• _Data rows_:

=-=-=

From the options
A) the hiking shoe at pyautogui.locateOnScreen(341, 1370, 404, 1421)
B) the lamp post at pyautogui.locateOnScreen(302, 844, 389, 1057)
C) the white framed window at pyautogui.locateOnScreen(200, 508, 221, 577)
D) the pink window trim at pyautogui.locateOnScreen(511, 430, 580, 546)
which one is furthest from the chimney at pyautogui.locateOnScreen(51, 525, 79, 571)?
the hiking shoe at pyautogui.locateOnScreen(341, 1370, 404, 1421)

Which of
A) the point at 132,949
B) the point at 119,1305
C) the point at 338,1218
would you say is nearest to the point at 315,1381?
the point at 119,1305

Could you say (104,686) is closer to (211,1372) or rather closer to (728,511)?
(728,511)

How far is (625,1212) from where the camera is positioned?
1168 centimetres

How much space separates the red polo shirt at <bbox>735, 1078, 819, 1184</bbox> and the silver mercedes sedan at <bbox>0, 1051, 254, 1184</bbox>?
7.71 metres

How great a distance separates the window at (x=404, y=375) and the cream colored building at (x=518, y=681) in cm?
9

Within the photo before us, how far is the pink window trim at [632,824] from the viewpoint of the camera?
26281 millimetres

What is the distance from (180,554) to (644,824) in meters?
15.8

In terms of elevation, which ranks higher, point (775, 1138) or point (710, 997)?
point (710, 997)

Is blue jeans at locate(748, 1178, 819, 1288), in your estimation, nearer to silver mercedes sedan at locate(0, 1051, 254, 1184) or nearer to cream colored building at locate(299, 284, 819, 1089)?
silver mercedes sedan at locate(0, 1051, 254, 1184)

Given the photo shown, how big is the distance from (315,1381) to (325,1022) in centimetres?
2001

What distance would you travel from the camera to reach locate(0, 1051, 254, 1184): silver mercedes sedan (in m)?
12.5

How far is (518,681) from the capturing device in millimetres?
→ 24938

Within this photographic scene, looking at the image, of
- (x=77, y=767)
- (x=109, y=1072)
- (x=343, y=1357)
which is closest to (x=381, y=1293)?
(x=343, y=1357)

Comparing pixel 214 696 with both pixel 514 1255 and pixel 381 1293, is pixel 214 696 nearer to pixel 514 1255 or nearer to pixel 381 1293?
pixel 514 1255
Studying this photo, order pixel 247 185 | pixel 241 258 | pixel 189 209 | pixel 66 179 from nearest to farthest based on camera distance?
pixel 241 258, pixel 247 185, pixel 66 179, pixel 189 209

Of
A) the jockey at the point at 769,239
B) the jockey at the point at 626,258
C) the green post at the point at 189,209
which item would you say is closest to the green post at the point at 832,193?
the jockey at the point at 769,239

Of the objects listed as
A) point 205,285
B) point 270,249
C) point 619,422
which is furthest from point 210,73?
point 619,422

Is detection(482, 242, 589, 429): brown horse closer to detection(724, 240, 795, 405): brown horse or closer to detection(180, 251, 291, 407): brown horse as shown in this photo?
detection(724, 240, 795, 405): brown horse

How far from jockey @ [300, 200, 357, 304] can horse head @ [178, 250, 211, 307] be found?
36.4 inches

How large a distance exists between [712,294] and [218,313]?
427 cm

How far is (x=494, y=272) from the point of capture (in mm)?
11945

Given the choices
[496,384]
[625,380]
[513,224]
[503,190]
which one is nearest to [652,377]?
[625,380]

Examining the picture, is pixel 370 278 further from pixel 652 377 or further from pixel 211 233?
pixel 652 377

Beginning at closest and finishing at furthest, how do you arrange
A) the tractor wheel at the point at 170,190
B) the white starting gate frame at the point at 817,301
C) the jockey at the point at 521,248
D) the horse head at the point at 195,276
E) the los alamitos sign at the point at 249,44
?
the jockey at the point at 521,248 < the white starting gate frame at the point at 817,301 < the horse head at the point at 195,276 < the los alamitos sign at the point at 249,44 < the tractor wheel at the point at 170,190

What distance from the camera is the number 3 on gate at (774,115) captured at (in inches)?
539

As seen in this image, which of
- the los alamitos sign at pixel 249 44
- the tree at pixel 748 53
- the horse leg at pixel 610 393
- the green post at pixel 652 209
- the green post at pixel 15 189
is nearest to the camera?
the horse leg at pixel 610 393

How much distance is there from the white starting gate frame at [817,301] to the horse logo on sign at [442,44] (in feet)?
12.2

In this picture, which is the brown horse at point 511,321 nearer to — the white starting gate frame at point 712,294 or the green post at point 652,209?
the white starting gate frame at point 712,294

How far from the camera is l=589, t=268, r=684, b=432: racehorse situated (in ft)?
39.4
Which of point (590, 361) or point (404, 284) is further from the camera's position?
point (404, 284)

=-=-=

• _Brief_: Extract each line from the listing above, please, and repeat it exactly.

• _Solution to the exercise_:
From the options
A) the hiking shoe at pyautogui.locateOnScreen(341, 1370, 404, 1421)
B) the lamp post at pyautogui.locateOnScreen(302, 844, 389, 1057)
C) the white framed window at pyautogui.locateOnScreen(200, 508, 221, 577)
D) the pink window trim at pyautogui.locateOnScreen(511, 430, 580, 546)
which one is furthest from the chimney at pyautogui.locateOnScreen(51, 525, 79, 571)?
the hiking shoe at pyautogui.locateOnScreen(341, 1370, 404, 1421)

Which of
A) the point at 132,949
B) the point at 119,1305
C) the point at 338,1218
would you say is nearest to the point at 315,1381?
the point at 119,1305

Could you say (104,686) is closer to (211,1372) or rather closer to (728,511)?
(728,511)

How far is (625,1212) from where the camera is positioned?
1168 centimetres

How much space separates the red polo shirt at <bbox>735, 1078, 819, 1184</bbox> and the silver mercedes sedan at <bbox>0, 1051, 254, 1184</bbox>?
7.71 metres

How great a distance separates the window at (x=404, y=375) and the cream colored building at (x=518, y=681) in cm?
9

Within the photo before us, how far is the pink window trim at [632,824] from the viewpoint of the camera?
26281 millimetres

What is the distance from (180,554) to (644,824) in meters?
15.8

In terms of elevation, which ranks higher, point (775, 1138) or point (710, 997)?
point (710, 997)

Is blue jeans at locate(748, 1178, 819, 1288), in your estimation, nearer to silver mercedes sedan at locate(0, 1051, 254, 1184) or nearer to cream colored building at locate(299, 284, 819, 1089)?
silver mercedes sedan at locate(0, 1051, 254, 1184)

Given the photo shown, how big is the distance from (315,1381) to (325,1022) in centimetres?
2001

What distance would you travel from the camera to reach locate(0, 1051, 254, 1184): silver mercedes sedan (in m)?
12.5

How far is (518,681) from the capturing device in millimetres?
→ 24938

Within this photographic scene, looking at the image, of
- (x=77, y=767)
- (x=109, y=1072)
- (x=343, y=1357)
which is closest to (x=381, y=1293)?
(x=343, y=1357)

Comparing pixel 214 696 with both pixel 514 1255 and pixel 381 1293, is pixel 214 696 nearer to pixel 514 1255 or nearer to pixel 381 1293?
pixel 514 1255
Studying this photo, order pixel 247 185 | pixel 241 258 | pixel 189 209 | pixel 66 179 from nearest to farthest based on camera distance?
pixel 241 258, pixel 247 185, pixel 66 179, pixel 189 209

Of
A) the jockey at the point at 769,239
B) the jockey at the point at 626,258
C) the green post at the point at 189,209
which item would you say is closest to the green post at the point at 832,193?
the jockey at the point at 769,239

Of the objects listed as
A) point 205,285
B) point 270,249
C) point 619,422
which is furthest from point 210,73?
point 619,422

Is detection(482, 242, 589, 429): brown horse closer to detection(724, 240, 795, 405): brown horse or closer to detection(180, 251, 291, 407): brown horse as shown in this photo?
detection(724, 240, 795, 405): brown horse

How far from jockey @ [300, 200, 357, 304] can horse head @ [178, 250, 211, 307] be found?
36.4 inches

How large a distance exists between [712,294] and [218,313]?
427 cm

How far is (x=494, y=272) from the point of capture (in mm)?
11945

Given the choices
[496,384]
[625,380]
[513,224]
[503,190]
which one is nearest to [652,377]?
[625,380]

Examining the picture, is pixel 370 278 further from pixel 652 377 or further from pixel 211 233?
pixel 652 377

Beginning at closest and finishing at furthest, how do you arrange
A) the tractor wheel at the point at 170,190
B) the white starting gate frame at the point at 817,301
C) the jockey at the point at 521,248
D) the horse head at the point at 195,276
E) the los alamitos sign at the point at 249,44
?
the jockey at the point at 521,248 < the white starting gate frame at the point at 817,301 < the horse head at the point at 195,276 < the los alamitos sign at the point at 249,44 < the tractor wheel at the point at 170,190

What distance from the camera is the number 3 on gate at (774,115) captured at (in inches)?
539

As seen in this image, which of
- the los alamitos sign at pixel 249 44
- the tree at pixel 748 53
- the horse leg at pixel 610 393
- the green post at pixel 652 209
- the green post at pixel 15 189
is nearest to the camera?
the horse leg at pixel 610 393

How much distance is there from the white starting gate frame at [817,301] to the horse logo on sign at [442,44] (in feet)?
12.2

In this picture, which is the brown horse at point 511,321 nearer to — the white starting gate frame at point 712,294 or the green post at point 652,209?
the white starting gate frame at point 712,294

How far from the camera is l=589, t=268, r=684, b=432: racehorse situated (in ft)?
39.4
Which of point (590, 361) or point (404, 284) is further from the camera's position?
point (404, 284)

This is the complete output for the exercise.